Information about the dictionary format and part-of-speech tags used by mecab-ko-dic id documented in this Google Spreadsheet, linked to from mecab-ko-dic's repository readme.
Note how ko-dic has one less feature column than NAIST JDIC, and has an altogether different set of information (e.g. doesn't provide the "original form" of the word).

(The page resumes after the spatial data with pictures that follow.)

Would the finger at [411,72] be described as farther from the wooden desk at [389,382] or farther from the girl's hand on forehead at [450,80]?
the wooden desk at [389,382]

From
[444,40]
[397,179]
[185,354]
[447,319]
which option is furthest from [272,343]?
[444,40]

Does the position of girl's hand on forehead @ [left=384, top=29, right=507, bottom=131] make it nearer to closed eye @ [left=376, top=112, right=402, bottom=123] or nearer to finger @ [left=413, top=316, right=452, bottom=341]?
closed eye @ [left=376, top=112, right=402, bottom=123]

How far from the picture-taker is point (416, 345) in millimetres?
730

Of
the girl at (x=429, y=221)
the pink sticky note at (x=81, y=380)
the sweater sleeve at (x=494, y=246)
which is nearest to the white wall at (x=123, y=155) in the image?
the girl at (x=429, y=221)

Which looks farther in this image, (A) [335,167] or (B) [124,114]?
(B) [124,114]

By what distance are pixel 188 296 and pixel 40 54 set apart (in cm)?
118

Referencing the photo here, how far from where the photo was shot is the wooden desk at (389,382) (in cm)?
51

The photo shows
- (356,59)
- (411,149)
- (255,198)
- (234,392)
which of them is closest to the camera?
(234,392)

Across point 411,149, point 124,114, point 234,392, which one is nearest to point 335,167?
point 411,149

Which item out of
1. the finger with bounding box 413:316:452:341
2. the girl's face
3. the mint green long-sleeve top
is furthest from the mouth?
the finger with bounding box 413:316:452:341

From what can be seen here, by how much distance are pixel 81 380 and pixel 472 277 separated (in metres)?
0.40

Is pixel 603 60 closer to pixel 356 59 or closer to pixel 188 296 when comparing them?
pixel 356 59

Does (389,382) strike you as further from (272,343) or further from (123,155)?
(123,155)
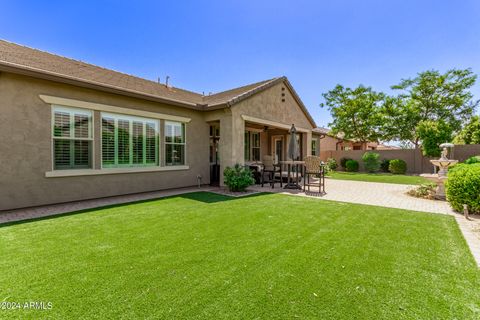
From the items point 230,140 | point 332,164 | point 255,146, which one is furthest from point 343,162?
point 230,140

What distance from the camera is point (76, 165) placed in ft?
25.1

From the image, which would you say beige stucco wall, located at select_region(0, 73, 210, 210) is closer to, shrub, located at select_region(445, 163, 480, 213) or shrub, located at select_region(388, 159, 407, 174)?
shrub, located at select_region(445, 163, 480, 213)

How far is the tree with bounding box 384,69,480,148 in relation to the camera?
76.3 ft

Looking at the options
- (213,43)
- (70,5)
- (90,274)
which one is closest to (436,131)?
(213,43)

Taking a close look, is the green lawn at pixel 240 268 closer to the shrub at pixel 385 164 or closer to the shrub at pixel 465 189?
the shrub at pixel 465 189

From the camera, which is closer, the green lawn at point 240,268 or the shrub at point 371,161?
the green lawn at point 240,268

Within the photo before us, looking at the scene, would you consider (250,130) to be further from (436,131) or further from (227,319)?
Answer: (436,131)

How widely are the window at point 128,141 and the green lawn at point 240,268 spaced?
3111 mm

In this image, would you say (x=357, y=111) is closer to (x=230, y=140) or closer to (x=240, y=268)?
(x=230, y=140)

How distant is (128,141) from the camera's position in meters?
8.92

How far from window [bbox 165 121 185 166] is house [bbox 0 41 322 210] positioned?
0.05 metres

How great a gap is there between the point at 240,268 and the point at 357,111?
26770 mm

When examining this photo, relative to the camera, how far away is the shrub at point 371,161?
21144 mm

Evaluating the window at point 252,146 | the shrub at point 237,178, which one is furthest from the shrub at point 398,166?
the shrub at point 237,178
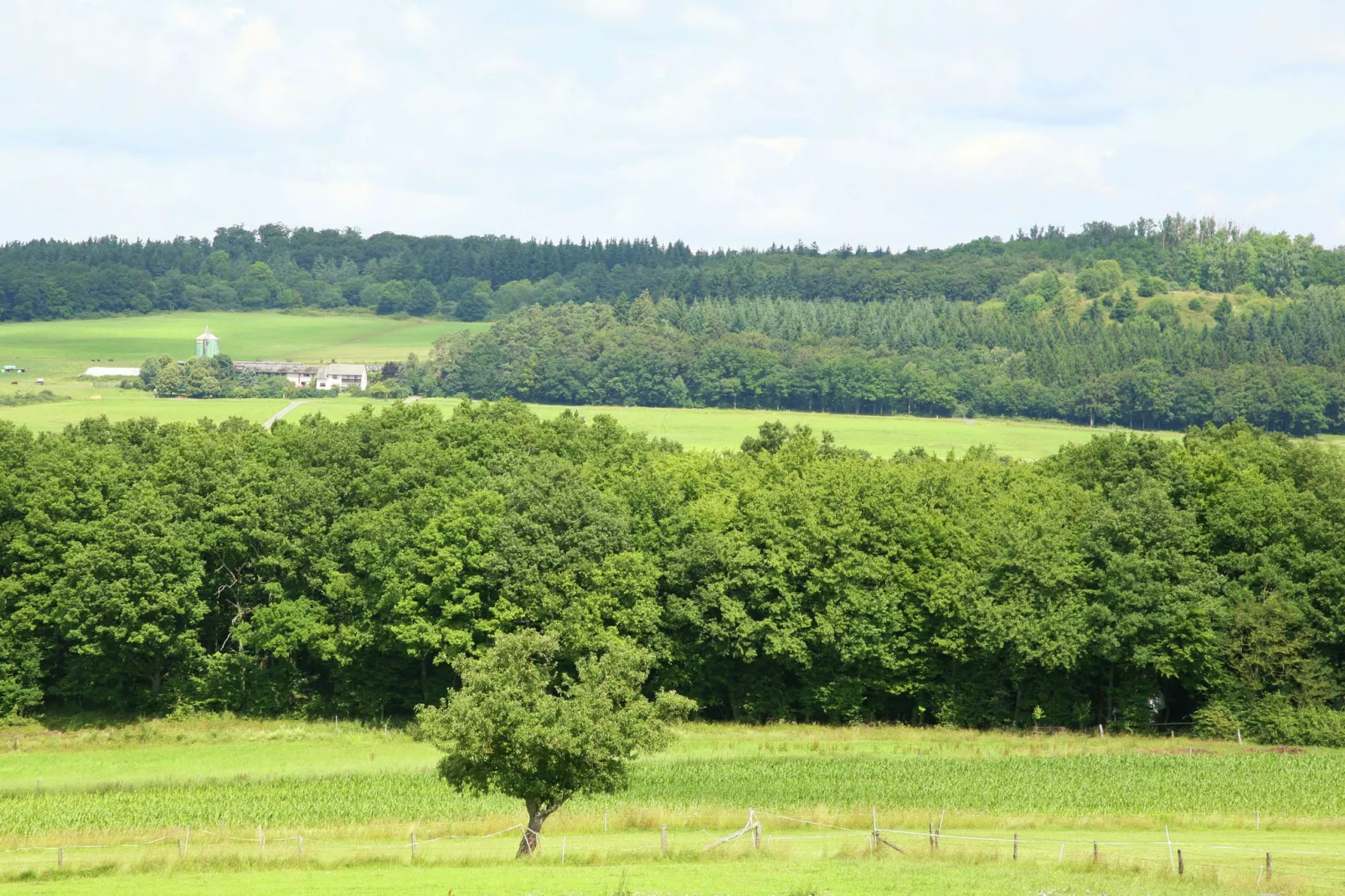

The tags are a slight modification of those specified by 세종 (Sejong), whatever that is. The mappings from Sejong to mecab-ko-dic's tag names are given in tab 태그 v2.0
on the above-linked spreadsheet.
The dictionary format is specified fully (in Korean) in tab 사전 형식 v2.0
of the spreadsheet. Any blank values default to *
.
Index |
Name (Korean) |
Name (English) |
Notes |
0 |
품사 태그 |
part-of-speech tag |
See 태그 v2.0 tab on spreadsheet |
1 |
의미 부류 |
meaning |
(too few examples for me to be sure) |
2 |
종성 유무 |
presence or absence |
T for true; F for false; else * |
3 |
읽기 |
reading |
usually matches surface, but may differ for foreign words e.g. Chinese character words |
4 |
타입 |
type |
One of: Inflect (활용); Compound (복합명사); or Preanalysis (기분석) |
5 |
첫번째 품사 |
first part-of-speech |
e.g. given a part-of-speech tag of "VV+EM+VX+EP", would return VV |
6 |
마지막 품사 |
last part-of-speech |
e.g. given a part-of-speech tag of "VV+EM+VX+EP", would return EP |
7 |
표현 |
expression |
활용, 복합명사, 기분석이 어떻게 구성되는지 알려주는 필드 – Fields that tell how usage, compound nouns, and key analysis are organized |
License
Kagome is licensed under the Apache License v2.0 and uses the MeCab-Ko model. See NOTICE.txt for license details.